____ Supplied material
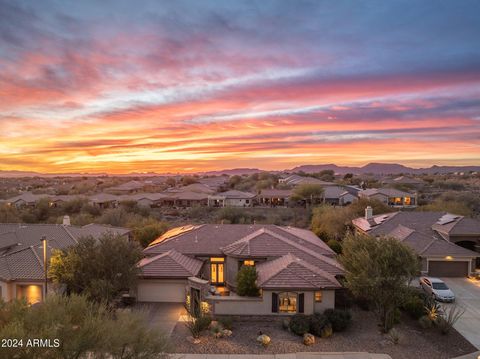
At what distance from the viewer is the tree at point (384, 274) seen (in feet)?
59.0

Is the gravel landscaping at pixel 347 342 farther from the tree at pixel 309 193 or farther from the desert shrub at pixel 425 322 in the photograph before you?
the tree at pixel 309 193

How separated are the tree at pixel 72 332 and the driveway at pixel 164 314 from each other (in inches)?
340

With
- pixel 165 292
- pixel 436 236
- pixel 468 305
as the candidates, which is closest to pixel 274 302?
pixel 165 292

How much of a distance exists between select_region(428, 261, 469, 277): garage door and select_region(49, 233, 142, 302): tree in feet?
73.1

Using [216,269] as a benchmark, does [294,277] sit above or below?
above

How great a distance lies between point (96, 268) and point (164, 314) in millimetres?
4709

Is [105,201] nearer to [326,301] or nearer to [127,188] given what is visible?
[127,188]

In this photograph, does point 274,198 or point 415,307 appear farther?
point 274,198

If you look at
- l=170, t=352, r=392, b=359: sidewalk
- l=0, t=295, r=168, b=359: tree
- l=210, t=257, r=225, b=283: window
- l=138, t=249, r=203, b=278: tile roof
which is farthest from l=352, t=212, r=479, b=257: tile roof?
l=0, t=295, r=168, b=359: tree

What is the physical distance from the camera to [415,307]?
20156mm

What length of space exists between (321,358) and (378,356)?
102 inches

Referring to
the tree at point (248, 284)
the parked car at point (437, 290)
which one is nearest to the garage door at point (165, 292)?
the tree at point (248, 284)

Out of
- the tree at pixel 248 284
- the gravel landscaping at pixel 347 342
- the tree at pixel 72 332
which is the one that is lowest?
the gravel landscaping at pixel 347 342

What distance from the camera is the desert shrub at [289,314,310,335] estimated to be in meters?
18.2
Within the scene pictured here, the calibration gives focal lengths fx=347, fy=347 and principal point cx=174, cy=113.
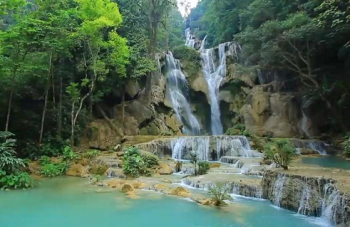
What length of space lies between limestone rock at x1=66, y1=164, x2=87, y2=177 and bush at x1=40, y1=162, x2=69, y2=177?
0.25 metres

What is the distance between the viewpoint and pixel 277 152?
1050 centimetres

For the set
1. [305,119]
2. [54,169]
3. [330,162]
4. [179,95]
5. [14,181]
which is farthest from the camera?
[179,95]

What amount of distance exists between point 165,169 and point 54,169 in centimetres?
444

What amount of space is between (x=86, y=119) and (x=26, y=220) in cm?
1221

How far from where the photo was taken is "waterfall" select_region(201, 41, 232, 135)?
1016 inches

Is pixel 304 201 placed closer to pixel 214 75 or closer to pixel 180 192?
pixel 180 192

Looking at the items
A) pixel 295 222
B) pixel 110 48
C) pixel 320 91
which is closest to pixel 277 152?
pixel 295 222

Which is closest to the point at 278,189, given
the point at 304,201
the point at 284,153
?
the point at 304,201

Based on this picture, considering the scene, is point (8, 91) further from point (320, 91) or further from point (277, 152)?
point (320, 91)

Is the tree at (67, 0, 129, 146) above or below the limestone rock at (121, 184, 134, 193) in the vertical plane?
Answer: above

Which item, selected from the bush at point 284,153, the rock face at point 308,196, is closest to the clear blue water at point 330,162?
the bush at point 284,153

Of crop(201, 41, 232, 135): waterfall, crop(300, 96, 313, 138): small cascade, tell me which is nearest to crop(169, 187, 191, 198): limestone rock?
crop(300, 96, 313, 138): small cascade

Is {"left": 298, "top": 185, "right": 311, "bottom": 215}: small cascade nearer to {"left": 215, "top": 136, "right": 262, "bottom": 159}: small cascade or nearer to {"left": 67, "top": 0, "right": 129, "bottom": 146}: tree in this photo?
{"left": 215, "top": 136, "right": 262, "bottom": 159}: small cascade

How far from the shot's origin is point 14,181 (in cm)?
1103
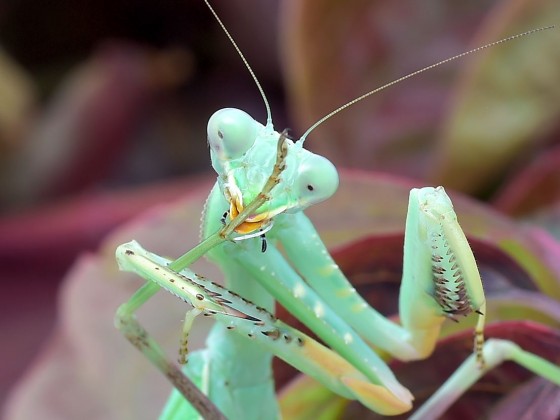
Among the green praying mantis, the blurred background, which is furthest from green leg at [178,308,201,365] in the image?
the blurred background

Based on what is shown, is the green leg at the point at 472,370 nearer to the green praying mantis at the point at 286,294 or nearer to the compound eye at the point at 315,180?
the green praying mantis at the point at 286,294

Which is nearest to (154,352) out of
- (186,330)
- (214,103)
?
(186,330)

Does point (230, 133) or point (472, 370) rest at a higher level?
Result: point (230, 133)

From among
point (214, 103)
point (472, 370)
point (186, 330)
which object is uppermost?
point (214, 103)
________
Problem description
Rewrite the entries in the stretch from "What distance from the camera" through "Answer: above", changing every "limestone rock" to "sandstone rock" and keeping everything else the same. Leave the pictures out.

Final result
What distance from the camera is the desert shrub at [289,314,310,335] estimated to be in meters?
18.2
Within the scene pictured here, the calibration gives focal lengths fx=347, fy=347 and principal point cx=174, cy=113.
What length of space lies between sandstone rock at x1=66, y1=164, x2=87, y2=177 and bush at x1=40, y1=162, x2=69, y2=177?
0.25 metres

What is the distance between the viewpoint and pixel 277 152?
1050 centimetres

For the set
1. [305,119]
2. [54,169]
3. [330,162]
4. [179,95]
5. [14,181]
which is farthest from the camera?
[179,95]

What amount of distance exists between point 165,169 and point 54,169 in centimetres?
444

What amount of space is between (x=86, y=119) and (x=26, y=220) in cm?
1221

How far from where the photo was taken is "waterfall" select_region(201, 41, 232, 135)?
1016 inches

Is pixel 304 201 placed closer to pixel 214 75 or closer to pixel 180 192?
pixel 180 192

Looking at the items
A) pixel 295 222
B) pixel 110 48
C) pixel 320 91
which is closest to pixel 277 152?
pixel 295 222

Which is closest to the point at 278,189, given
the point at 304,201
the point at 284,153
?
the point at 304,201

Based on this picture, considering the scene, is point (8, 91) further from point (320, 91) or further from point (277, 152)?
point (320, 91)

Is the tree at (67, 0, 129, 146) above or below the sandstone rock at (121, 184, 134, 193) in the vertical plane?
Answer: above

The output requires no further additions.